INFORMATION SUPPLIED START

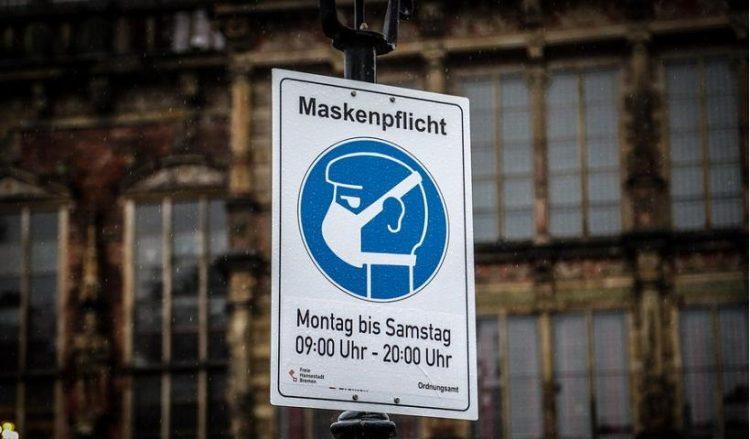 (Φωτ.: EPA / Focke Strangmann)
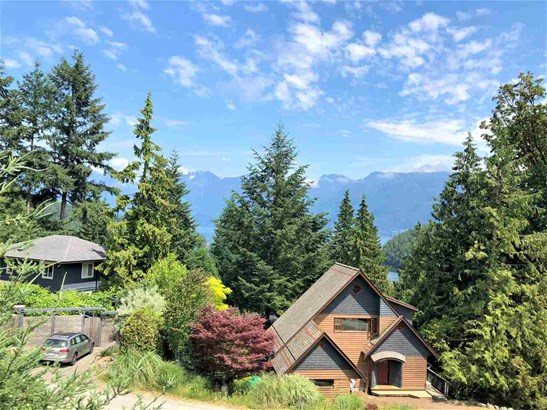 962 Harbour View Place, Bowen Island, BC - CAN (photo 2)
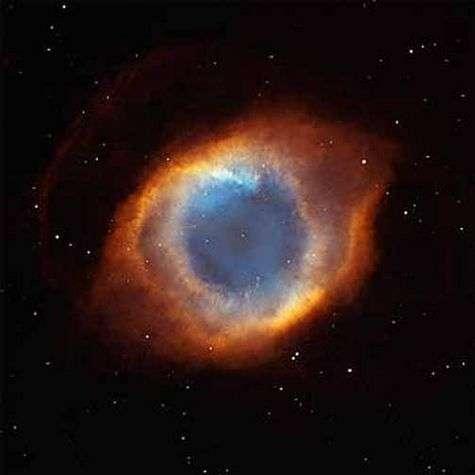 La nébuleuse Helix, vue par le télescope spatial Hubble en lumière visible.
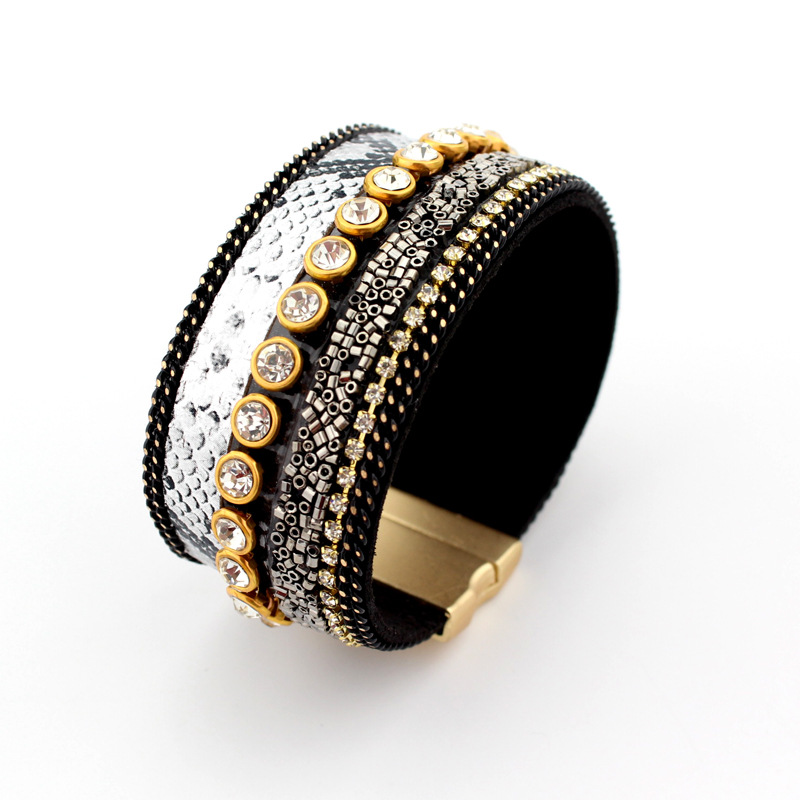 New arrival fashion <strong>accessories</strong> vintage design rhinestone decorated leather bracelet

INFORMATION SUPPLIED END
INFORMATION SUPPLIED START

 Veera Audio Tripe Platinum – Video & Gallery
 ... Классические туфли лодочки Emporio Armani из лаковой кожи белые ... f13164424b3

INFORMATION SUPPLIED END

*TASK PROMPT*. All lines above from the line with "Veera Audio Tripe Platinum – Video & Gallery" through the line with "белые ... f13164424b3", both included, are to be set down exactly, with nothing else.

*ANSWER TO THIS PROBLEM*.
 Veera Audio Tripe Platinum – Video & Gallery
 ... Классические туфли лодочки Emporio Armani из лаковой кожи белые ... f13164424b3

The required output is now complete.